Leaving Tuvalu (maybe). TIT.

Day 3,410 since October 10th 2013: 201 countries out of 203. No flight, no return home, min 24 hrs in each country and 1 pandemic! 

(The opinions expressed on this site are my own, and do not reflect the position or policies of the Danish Red Cross which I represent as a Goodwill Ambassador).
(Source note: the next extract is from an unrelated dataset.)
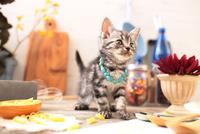 アメリカンショートヘアの子猫 21028022301| 写真素材・ストックフォト・画像・イラスト素材|アマナイメージズ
Hard to get here – hard to leave too

pano

The time has come to say farewell to Tuvalu and start the long journey to Sri Lanka. The first stop on our route will be returning to Fiji for the 4th time

Last week’s entry: Tuvalu’s outer islands – seeing a country

Hey there. How are you doing? Did everything go as you expected this week? Me? Oh…well I did not expect I would be writing this entry from Tuvalu. I thought I would be at sea approaching Fiji by now. And yet here we are. In last week’s entry the good ferry Nivaga III returned the Saga to Funafuti and as such I had visited the islands of Funafuti, Nanumea, Nanumaga, Niutao, Vaitupu, Nukufetau, Nukulaelae, and Niulakita. What a pleasure! Tuvalu is made up out of nine islands and the keen observer would then note that we didn’t make it to Nui, which is one of the central islands. Slightly ironic as that one has a bit of Danish history. About 150 years ago Christian Martin Kleis (from Denmark) moved to Nui, married the atolls most beautiful woman (I’ve been told), and traded large quantities of copra. As much as 100 ton during a good year. Most Tuvaluans assume that I’m Australian and I have seen many faces light up when they found out I’m from Denmark. Several people have told me about the Kleis family and I have even met a descendant. I have also come across a surprising number of seafarers who have been to Denmark, typically onboard German or Danish vessels. It now leads me to believe that more Tuvaluans might have been to Denmark, than Danes who have visited Tuvalu. Who would have thought that?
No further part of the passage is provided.